In terms of partnership, we have quite a number but these are driven towards value -creation, especially in terms of revenue generation. They are still in the infancy, we have a registered company called FUPRE Energy Solutions Limited which is in partnership with Highflow Energy Holdings in the United Kingdom where they provide training, consultancy and R&D for the oil and gas and energy industry in Nigeria.
We are also having some collaborative talks with UNIDO on energy efficiency; we are hoping to tie that up in April when we go to their headquarters in Austria. We have this waste motor oil; it is in conjunction with a company in Benin. We have ISPON collaboration for setting up the Centre for Safety Education where we run programmes for safety certification for international certification. Then we have the centre for maritime and offshore studies, this is also with regard to international certification for seamanship and diving.

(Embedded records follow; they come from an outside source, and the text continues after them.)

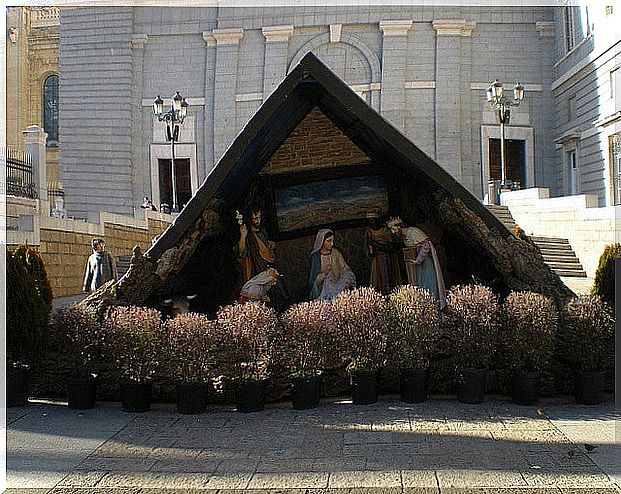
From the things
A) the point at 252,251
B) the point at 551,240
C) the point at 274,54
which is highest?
the point at 274,54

How are you attracting professional experts in the sector?
We are doing that gradually; most of our staff have oil industry experience, so, they are bringing this to bear. We also have short-term lectureship from persons who are still in the industry, they come to give lectures over a period of time, maybe a month. So it’s quite a good interaction with our students, bringing oil industry practice to the classroom, it has been very helpful. But we are hoping that with the funding we are expecting because of the Act that has come into play, we will be able to attract more international experts to the university.
The bill establishing FUPRE wasn’t signed until late October last year and how has that impacted the running of the school?
It took over 10 years and it has impacted so negatively because if those sources of funding that have been identified had been in operation say 10 years ago, we would have made a world of difference.  Indeed, we would have become a world-class institution. We are hoping that that the Act will be implemented.

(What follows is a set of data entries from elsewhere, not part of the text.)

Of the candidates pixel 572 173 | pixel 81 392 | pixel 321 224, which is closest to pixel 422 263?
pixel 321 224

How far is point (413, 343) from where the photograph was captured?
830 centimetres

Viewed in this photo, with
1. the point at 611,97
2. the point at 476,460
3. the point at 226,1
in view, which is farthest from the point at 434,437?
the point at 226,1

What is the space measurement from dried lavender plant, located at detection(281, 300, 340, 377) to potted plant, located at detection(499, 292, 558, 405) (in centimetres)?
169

With government’s underfunding of the sector, what impact do you think this will have on our system, particularly our scholars and researchers? 
That is a difficult question to answer but I believe that the country will not forever remain like this, a time will come when the dynamics of the society will turn things around, those who are dictating the pace of things now and making us not to move forward, a time will come that they will be rooted out and sanity will come into play.

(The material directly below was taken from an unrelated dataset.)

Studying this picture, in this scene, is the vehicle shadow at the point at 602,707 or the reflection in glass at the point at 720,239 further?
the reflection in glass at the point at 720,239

My advice is that as many who are struggling to drive their lofty ideas, should continue, the beauty of it all is being able to see what you dream come into fruition.

As the pioneer petroleum university and with improved funding, what should we expect?
With improved funding, this one that I am inviting people to come and buy into the mini refinery we have designed, we will go ahead and do it ourselves.

We will be able to bond with industries to build refineries, build production platforms, make production tools and create our own Nigerian technology for the oil industry, which we can export.

What is your message to government concerning this and other stakeholders?
Government should do the needful by implementing the Act in terms of budgetary provision; the agencies that have been identified to make allocation to the university should ensure that they do it. We want to be relevant to the industry; we can perform but before they can believe in us, we must be able to show what we have done. We are appealing that whatever problem they have, we will come to them as we have been doing. Let us see the problems we can solve for them so that it will be a win-win situation.  I want to assure our stakeholders that the Federal University of Petroleum Resources is there to assist them in their operations.

What is your projection for the university in the next 10 years?
We are hoping that we will be among the best 500 universities in the world, we are laying the foundation for it and being amongst best 500 universities in the world, that would mean we would be an international institution, with international professors who would be working here and quite a number of international students coming and studying here. That is the vision I have. It is going to be a great centre of activity of knowledge creation; you should expect more scientific breakthroughs and commercialisation of our research projects and better-trained graduates.